Giray, who knows how much depends on the survival of the Puerto Rican bees, has been delivering their food himself. On a given day, this might include filling a generator with gas, taking an empty canister to his car along with empty five-gallon bottles, driving to the university to fill the bottles because that's the only way of getting drinking water that doesn't involve waiting in a two-hour line at Costco, then buying more gas on the way home so he can fill the generator again.

There are signs the global honeybee die-off may be slowing. The most recent report by the Bee Informed Project, which conducts annual surveys of honeybee losses, found that between April 2016 and March 2017, beekeepers lost 33.2 percent of their colonies. Disastrous as that is, this rate of loss is still the second-lowest in the past seven years.

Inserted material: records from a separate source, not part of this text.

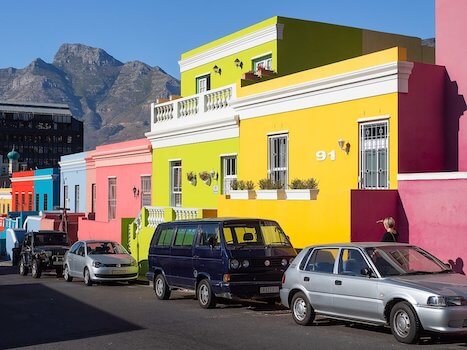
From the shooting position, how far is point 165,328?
41.5 ft

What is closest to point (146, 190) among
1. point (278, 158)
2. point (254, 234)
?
point (278, 158)

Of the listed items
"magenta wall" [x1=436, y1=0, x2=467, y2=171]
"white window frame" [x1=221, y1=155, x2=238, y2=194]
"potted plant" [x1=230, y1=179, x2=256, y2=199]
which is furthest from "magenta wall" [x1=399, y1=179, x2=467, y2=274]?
"white window frame" [x1=221, y1=155, x2=238, y2=194]

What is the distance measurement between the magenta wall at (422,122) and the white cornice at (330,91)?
0.37 metres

But percentages can be deceiving. The Varroa mite population has shown signs of growing, says Dennis VanEngelsdorp, an assistant professor of entomology at the University of Maryland who directs the Bee Informed Project. They continue to destroy the bee population in the United States, Europe and Canada.

The gentle Puerto Rican bees are conceivably the strongest and most adaptable to ever exist, but even they may not ultimately survive Maria. If they die, the global honeybee population may ultimately die too. For now, our collective fate is uncertain.